*** Data shown ***
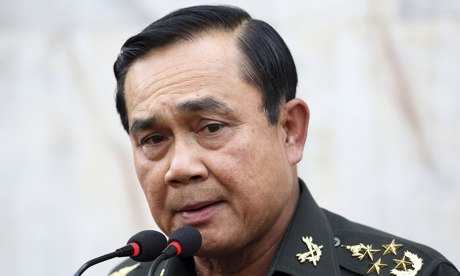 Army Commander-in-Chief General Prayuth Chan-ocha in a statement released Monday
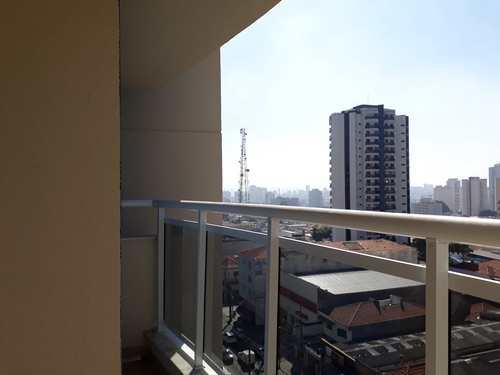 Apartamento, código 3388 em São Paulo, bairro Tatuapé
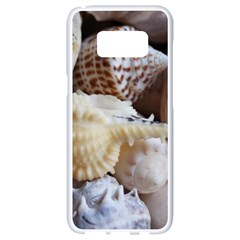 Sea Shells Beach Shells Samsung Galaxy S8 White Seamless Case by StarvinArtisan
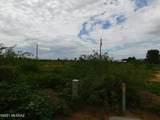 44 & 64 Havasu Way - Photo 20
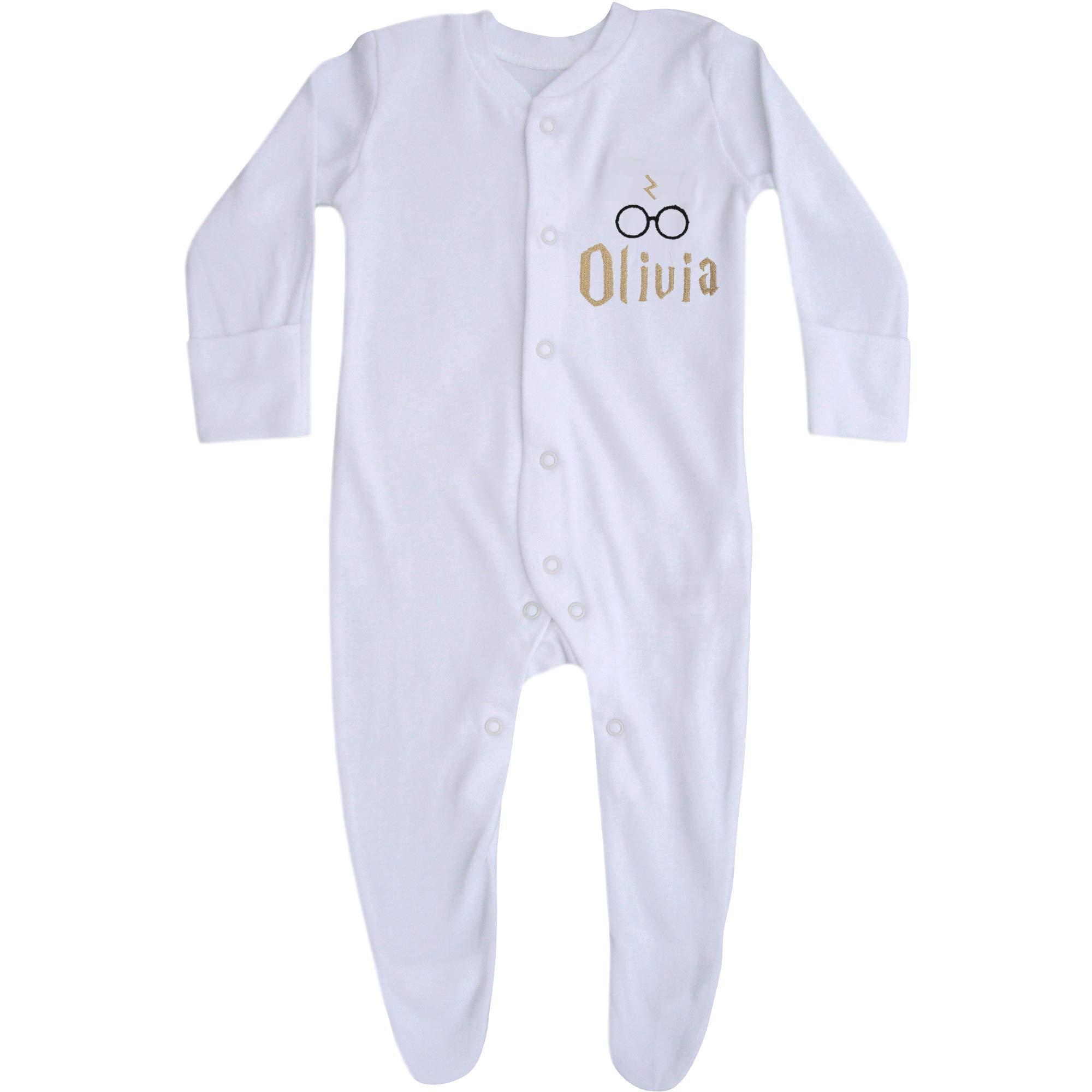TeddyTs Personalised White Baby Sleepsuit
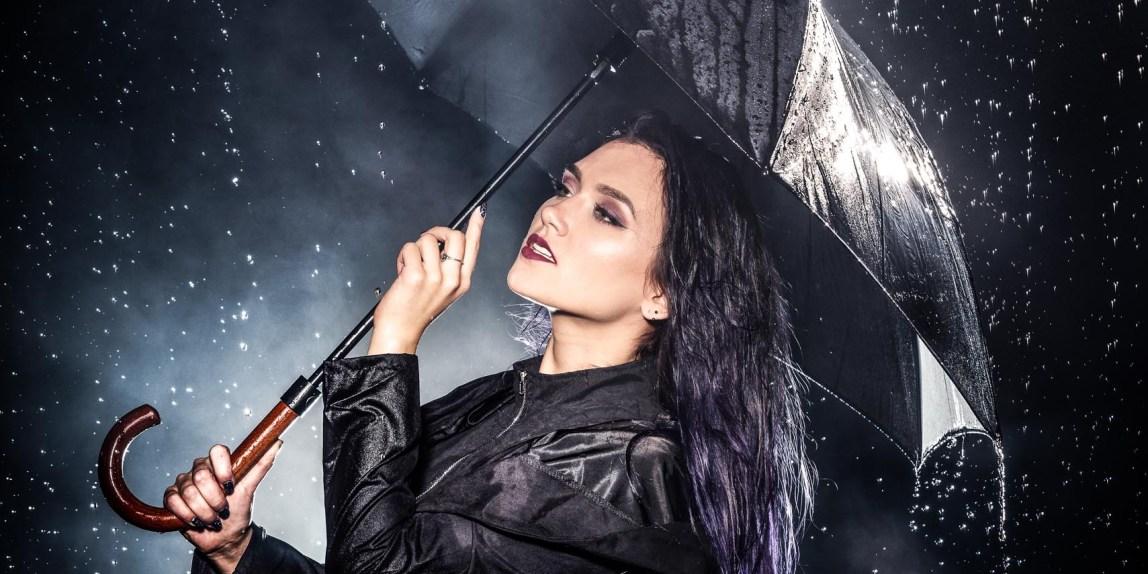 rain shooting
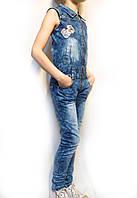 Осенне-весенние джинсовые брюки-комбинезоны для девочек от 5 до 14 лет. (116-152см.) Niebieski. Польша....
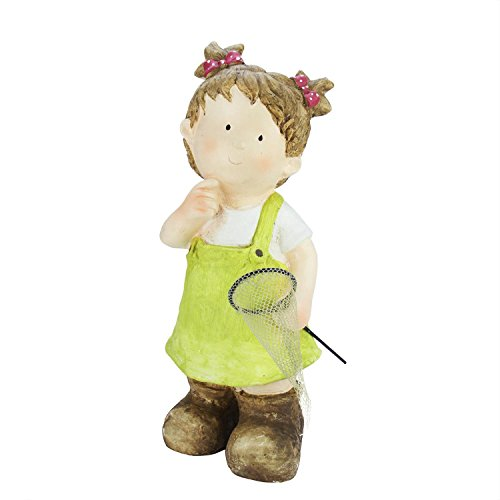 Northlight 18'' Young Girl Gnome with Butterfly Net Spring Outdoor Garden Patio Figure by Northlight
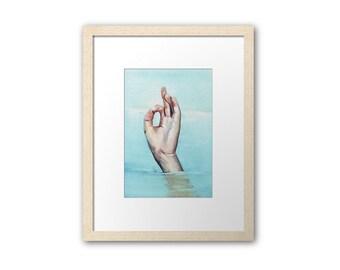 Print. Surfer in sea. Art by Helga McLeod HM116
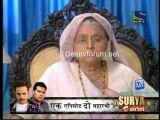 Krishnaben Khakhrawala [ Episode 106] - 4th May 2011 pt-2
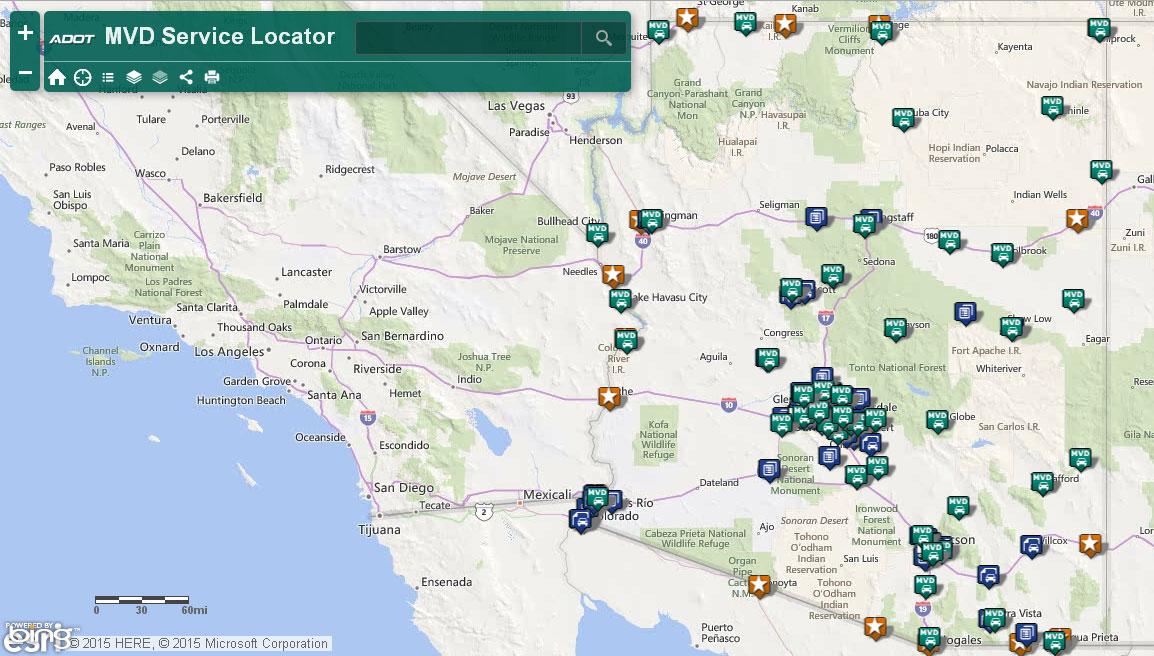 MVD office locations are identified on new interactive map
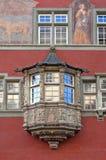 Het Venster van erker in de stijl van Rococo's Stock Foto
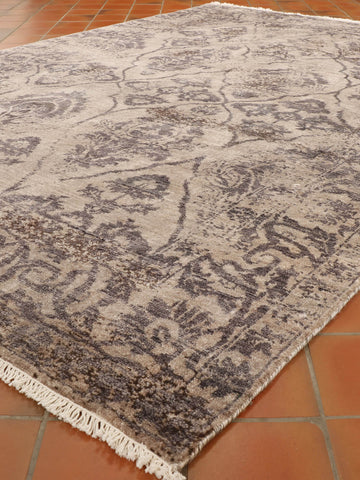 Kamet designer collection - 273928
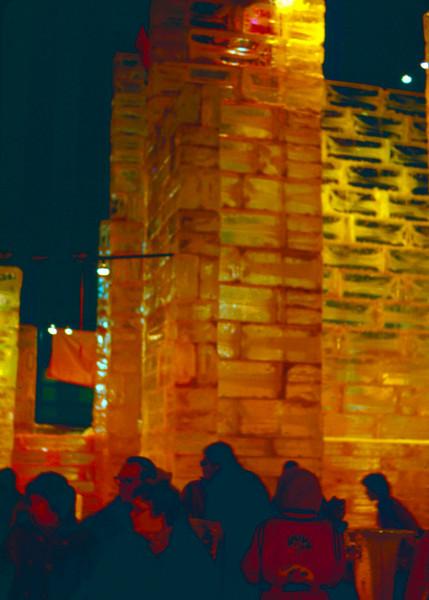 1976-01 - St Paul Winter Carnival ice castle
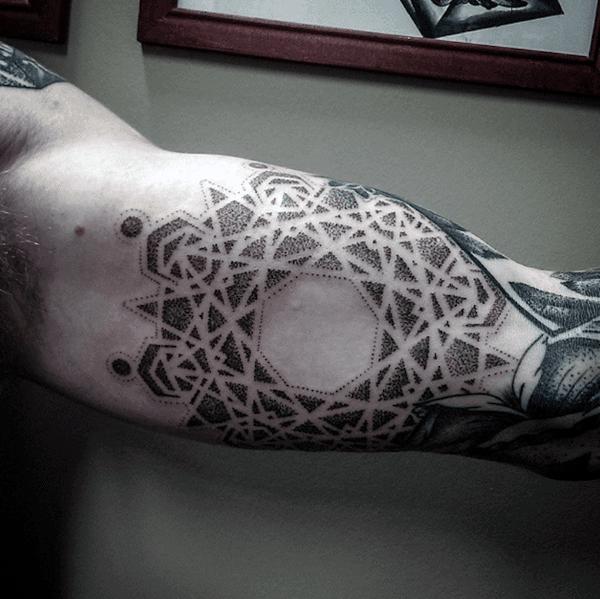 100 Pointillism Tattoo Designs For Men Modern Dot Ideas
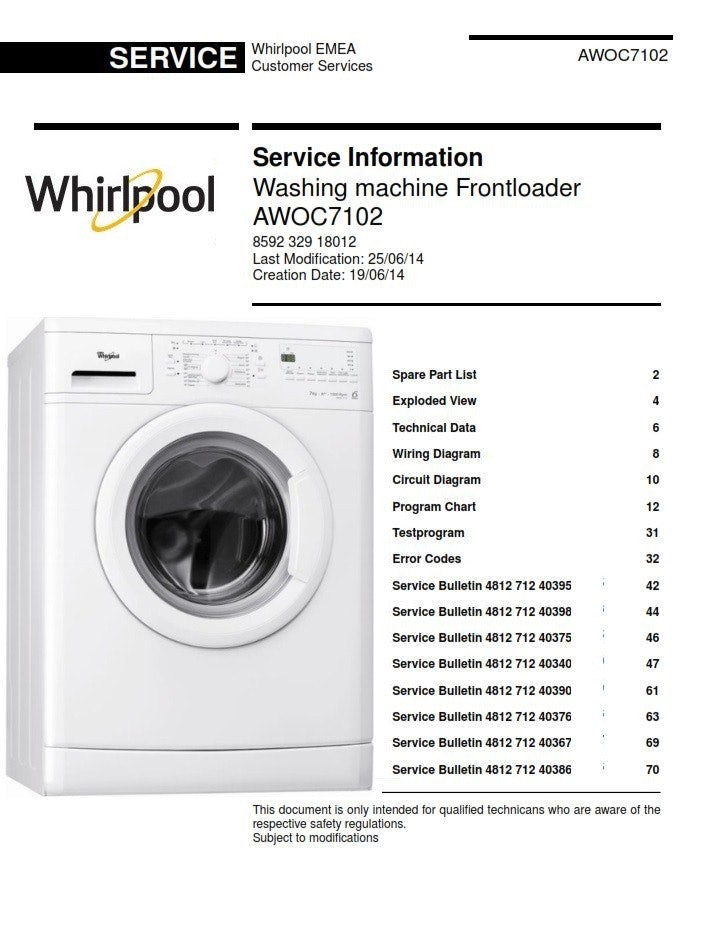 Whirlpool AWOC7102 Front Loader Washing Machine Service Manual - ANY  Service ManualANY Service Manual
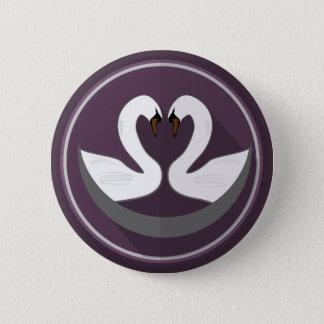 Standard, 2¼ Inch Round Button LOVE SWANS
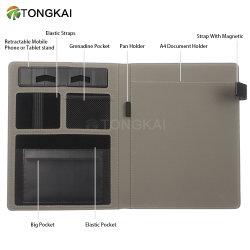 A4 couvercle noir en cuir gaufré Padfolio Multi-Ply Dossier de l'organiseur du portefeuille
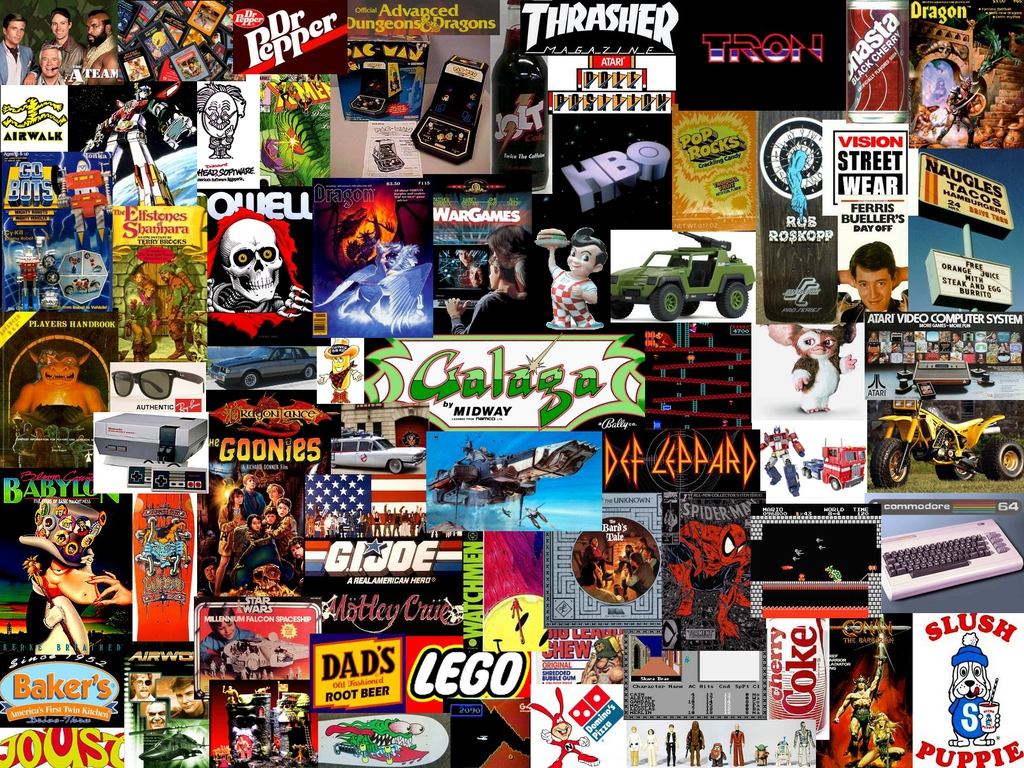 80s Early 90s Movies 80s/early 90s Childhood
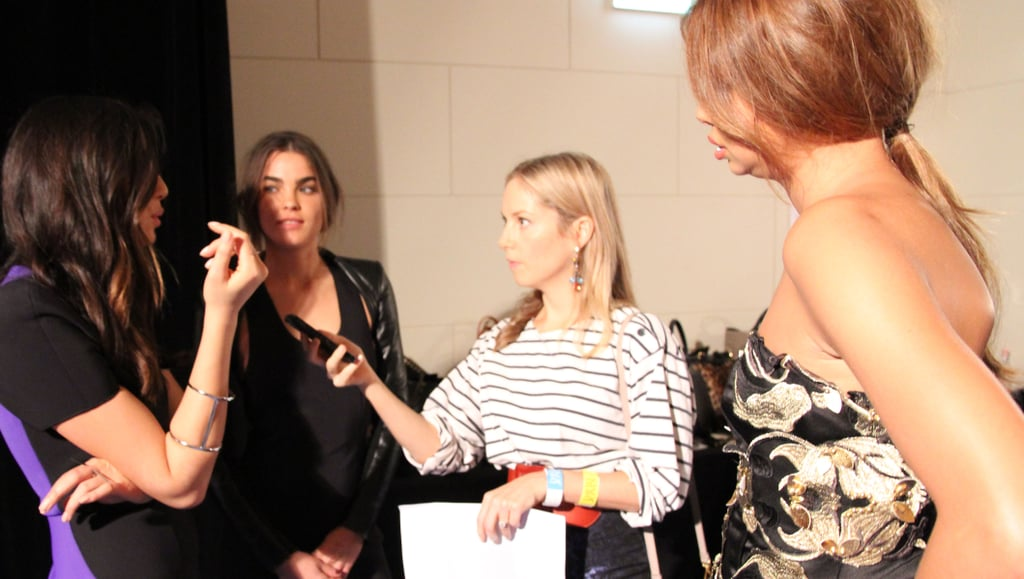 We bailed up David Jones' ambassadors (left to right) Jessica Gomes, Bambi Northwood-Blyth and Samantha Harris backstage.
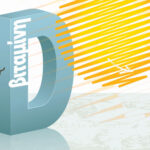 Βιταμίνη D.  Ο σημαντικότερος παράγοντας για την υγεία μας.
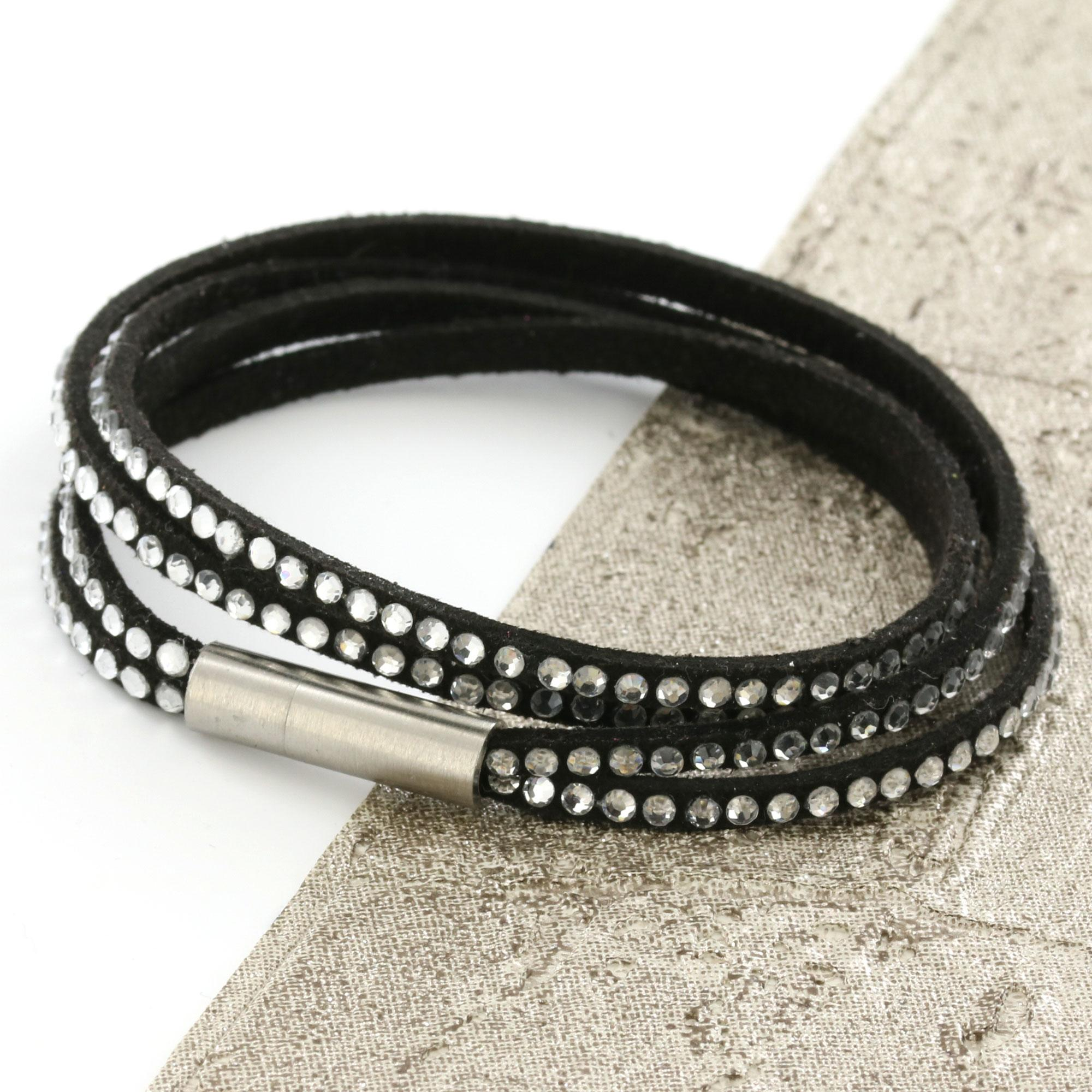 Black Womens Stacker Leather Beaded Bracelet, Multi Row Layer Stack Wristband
*** End of Data shown ***
Problem statement:
Transcribe only the lines above that start at the line containing "TeddyTs Personalised White Baby Sleepsuit" and end at the line containing "80s Early 90s Movies 80s/early 90s Childhood". Omit pictures.

Answer below:
TeddyTs Personalised White Baby Sleepsuit
 rain shooting
 Осенне-весенние джинсовые брюки-комбинезоны для девочек от 5 до 14 лет. (116-152см.) Niebieski. Польша....
 Northlight 18'' Young Girl Gnome with Butterfly Net Spring Outdoor Garden Patio Figure by Northlight
 Print. Surfer in sea. Art by Helga McLeod HM116
 Krishnaben Khakhrawala [ Episode 106] - 4th May 2011 pt-2
 MVD office locations are identified on new interactive map
 Het Venster van erker in de stijl van Rococo's Stock Foto
 Kamet designer collection - 273928
 1976-01 - St Paul Winter Carnival ice castle
 100 Pointillism Tattoo Designs For Men Modern Dot Ideas
 Whirlpool AWOC7102 Front Loader Washing Machine Service Manual - ANY  Service ManualANY Service Manual
 Standard, 2¼ Inch Round Button LOVE SWANS
 A4 couvercle noir en cuir gaufré Padfolio Multi-Ply Dossier de l'organiseur du portefeuille
 80s Early 90s Movies 80s/early 90s Childhood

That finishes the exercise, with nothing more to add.